[XML-SIG] Weirdness (bug?) with smart_len (wasRe: Issues with Unicode type)

Thomas B. Passin tpassin@comcast.net
Wed, 25 Sep 2002 09:15:58 -0400


I can confirm this behavior - tested on Win2000 with Python 2.2.  But if the
same code is all in one module in does not fail on the repeated attempts,
only when the function def is imported from another model as Eric has it.

Eric is also right about the .pyc (and .pyo which I also tried) - if you
delete it the next one execution succeeds.

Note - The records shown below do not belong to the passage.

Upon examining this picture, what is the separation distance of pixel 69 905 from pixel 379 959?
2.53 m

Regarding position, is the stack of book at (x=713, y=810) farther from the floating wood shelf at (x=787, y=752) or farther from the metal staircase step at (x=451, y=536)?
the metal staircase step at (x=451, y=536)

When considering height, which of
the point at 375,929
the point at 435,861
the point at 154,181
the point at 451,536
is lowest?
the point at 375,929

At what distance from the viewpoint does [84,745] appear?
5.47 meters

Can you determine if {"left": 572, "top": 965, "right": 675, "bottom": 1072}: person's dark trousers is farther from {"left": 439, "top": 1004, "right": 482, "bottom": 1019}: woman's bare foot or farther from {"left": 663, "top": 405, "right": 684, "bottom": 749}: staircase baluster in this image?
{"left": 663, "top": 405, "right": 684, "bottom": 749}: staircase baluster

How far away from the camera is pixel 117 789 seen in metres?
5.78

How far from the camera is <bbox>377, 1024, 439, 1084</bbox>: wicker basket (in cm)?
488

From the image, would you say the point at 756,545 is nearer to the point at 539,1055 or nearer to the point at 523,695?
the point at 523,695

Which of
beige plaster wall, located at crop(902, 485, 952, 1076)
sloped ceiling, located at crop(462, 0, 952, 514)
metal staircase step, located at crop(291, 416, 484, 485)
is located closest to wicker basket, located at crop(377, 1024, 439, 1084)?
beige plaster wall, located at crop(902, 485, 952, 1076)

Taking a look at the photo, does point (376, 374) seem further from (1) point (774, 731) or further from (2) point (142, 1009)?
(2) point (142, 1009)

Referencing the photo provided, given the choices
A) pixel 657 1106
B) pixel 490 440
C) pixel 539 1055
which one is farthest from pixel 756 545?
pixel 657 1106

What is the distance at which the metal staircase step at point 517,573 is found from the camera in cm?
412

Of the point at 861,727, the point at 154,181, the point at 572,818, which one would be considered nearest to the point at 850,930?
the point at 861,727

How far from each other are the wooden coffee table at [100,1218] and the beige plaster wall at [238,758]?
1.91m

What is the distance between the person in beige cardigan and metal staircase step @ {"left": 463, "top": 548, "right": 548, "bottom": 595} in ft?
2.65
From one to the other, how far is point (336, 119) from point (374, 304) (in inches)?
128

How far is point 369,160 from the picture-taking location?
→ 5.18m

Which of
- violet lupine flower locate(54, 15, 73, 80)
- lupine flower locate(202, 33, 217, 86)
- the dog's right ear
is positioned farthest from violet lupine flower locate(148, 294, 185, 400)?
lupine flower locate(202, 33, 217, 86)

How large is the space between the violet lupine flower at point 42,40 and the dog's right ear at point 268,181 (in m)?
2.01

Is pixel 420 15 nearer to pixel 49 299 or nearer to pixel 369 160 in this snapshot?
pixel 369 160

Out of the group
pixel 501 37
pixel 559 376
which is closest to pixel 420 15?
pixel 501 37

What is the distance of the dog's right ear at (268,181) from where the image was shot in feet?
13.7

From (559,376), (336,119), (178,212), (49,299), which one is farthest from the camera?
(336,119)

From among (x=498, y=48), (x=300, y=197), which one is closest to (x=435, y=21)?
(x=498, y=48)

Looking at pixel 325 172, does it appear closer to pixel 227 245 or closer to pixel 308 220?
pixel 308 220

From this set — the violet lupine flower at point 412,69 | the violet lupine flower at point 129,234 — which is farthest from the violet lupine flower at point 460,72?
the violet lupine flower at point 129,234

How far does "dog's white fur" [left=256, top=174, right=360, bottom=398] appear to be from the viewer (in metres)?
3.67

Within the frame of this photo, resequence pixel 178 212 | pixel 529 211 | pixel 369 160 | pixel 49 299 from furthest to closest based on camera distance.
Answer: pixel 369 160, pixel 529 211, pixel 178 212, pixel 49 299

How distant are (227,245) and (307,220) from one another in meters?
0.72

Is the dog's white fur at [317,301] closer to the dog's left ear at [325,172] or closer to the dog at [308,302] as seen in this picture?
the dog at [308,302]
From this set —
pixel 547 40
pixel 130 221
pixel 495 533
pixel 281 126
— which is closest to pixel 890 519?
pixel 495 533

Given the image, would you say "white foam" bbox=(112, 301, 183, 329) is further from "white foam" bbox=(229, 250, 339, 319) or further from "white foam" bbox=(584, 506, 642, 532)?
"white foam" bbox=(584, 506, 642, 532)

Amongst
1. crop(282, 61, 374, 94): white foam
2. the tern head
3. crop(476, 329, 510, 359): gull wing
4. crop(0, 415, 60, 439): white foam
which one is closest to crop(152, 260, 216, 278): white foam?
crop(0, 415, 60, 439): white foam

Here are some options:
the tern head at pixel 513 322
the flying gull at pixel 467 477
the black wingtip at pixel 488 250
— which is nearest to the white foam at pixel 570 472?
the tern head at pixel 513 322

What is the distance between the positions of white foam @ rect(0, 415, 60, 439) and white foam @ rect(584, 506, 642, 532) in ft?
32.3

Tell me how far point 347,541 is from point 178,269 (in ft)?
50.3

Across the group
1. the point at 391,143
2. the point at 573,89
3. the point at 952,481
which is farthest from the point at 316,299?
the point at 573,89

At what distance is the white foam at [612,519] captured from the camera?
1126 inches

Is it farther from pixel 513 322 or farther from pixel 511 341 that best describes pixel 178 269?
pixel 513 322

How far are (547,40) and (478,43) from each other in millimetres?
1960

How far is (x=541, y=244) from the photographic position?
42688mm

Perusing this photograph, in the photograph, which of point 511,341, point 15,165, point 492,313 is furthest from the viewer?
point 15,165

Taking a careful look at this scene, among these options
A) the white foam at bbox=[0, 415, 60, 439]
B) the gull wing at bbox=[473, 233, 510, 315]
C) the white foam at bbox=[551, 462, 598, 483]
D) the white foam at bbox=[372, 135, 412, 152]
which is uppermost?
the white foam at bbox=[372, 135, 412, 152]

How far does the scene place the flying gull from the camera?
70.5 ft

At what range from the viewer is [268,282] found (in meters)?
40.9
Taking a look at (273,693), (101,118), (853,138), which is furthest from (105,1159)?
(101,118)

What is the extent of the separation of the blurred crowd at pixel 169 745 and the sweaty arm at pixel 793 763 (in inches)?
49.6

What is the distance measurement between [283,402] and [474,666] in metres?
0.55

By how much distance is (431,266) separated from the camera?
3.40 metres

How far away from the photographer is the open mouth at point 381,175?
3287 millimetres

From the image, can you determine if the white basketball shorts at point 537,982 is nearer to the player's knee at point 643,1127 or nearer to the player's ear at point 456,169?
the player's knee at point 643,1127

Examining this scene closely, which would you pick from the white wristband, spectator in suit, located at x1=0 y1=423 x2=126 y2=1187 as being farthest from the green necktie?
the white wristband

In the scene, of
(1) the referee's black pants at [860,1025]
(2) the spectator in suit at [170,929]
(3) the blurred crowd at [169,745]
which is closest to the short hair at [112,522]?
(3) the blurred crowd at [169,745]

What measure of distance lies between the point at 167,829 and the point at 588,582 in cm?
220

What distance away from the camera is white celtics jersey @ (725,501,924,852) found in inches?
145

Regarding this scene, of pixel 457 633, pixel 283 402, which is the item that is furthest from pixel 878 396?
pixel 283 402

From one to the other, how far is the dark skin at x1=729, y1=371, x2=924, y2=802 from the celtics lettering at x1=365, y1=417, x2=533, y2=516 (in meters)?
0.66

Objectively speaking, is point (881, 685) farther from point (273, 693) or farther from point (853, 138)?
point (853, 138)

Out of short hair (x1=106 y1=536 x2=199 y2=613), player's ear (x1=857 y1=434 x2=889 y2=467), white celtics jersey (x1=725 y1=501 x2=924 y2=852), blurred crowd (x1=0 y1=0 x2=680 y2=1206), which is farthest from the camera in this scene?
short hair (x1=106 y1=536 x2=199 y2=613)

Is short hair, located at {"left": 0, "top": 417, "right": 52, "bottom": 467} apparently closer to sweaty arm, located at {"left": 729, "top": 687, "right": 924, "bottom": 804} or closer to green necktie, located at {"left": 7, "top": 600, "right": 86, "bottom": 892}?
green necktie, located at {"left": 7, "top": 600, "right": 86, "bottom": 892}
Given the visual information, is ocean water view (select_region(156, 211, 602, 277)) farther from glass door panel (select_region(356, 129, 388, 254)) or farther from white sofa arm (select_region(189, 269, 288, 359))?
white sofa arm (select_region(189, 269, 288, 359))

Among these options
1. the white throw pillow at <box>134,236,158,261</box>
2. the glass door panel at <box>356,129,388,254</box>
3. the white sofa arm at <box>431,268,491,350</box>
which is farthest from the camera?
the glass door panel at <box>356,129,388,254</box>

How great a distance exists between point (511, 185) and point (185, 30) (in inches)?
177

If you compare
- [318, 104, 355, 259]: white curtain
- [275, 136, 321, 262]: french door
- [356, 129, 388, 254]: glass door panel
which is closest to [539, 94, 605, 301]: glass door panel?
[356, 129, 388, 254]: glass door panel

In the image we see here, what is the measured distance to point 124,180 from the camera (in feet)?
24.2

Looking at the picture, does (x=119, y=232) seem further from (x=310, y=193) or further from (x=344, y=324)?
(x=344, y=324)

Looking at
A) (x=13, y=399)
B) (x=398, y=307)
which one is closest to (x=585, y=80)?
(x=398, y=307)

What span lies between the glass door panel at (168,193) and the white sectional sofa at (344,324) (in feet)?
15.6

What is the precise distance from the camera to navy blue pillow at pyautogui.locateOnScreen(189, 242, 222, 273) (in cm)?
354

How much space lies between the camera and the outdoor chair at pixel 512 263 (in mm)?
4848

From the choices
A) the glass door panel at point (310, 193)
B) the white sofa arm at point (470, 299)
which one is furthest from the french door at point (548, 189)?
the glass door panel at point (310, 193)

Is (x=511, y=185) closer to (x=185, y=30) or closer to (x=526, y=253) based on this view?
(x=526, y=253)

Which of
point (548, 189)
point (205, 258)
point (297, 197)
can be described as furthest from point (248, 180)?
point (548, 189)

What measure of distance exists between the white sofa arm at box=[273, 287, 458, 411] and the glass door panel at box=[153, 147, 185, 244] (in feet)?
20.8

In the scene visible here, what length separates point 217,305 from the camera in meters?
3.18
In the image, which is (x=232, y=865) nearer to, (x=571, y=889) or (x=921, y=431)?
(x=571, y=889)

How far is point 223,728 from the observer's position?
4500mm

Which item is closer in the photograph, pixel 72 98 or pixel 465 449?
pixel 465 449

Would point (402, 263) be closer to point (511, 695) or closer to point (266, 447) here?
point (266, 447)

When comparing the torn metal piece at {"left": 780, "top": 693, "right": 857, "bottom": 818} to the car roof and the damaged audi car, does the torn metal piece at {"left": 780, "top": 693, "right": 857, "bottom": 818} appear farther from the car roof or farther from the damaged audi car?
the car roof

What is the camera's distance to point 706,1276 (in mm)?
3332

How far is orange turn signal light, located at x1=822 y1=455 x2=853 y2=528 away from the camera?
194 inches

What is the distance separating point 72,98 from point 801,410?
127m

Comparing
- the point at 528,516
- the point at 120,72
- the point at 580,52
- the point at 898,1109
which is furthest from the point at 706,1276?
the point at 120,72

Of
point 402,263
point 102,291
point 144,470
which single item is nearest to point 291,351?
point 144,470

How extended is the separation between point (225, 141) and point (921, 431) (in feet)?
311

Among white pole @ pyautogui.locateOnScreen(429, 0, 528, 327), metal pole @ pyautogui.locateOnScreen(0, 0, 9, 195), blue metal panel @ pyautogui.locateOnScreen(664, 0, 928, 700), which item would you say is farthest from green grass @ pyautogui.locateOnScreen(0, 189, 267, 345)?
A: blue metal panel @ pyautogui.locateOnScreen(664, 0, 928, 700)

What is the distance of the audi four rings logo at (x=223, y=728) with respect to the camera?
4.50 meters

Furthermore, it is specifically the regular expression that does it, not its
being called in the function.  This is easy to show -  if you change the
code so that it is not used, the failure does not happen:

import re

#SP_PAT = re.compile(u"[\uD800-\uDBFF][\uDC00-\uDFFF]")

def smart_len(u):
    #sp_count = len(SP_PAT.findall(u))
    return 0
   # return len(u) - sp_count

Now just uncomment the SP_PAT line - leaving it still unused - and presto!
The failure returns.

Now that is really strange!  Hope someone who knows Python really well can
explain this and help get it fixed.

Cheers,

Tom P

[Eric van der Vlist]
[[
I am trying to use this when python is compiled with ucs2, but I am
seeing a weird behavior when using this function: it seems that it can't
stand being compiled as a .pyc!

I have:

test.py:
#!/usr/bin/env python
import Smart_len

print Smart_len.smart_len(u'\U00010800')

and Smart_len.py:

import re

SP_PAT = re.compile(u"[\uD800-\uDBFF][\uDC00-\uDFFF]")

def smart_len(u):
sp_count = len(SP_PAT.findall(u))
return len(u) - sp_count

It's working the 1st time (or when I remove Smart_len.pyc) but fails
after the second execution:

]]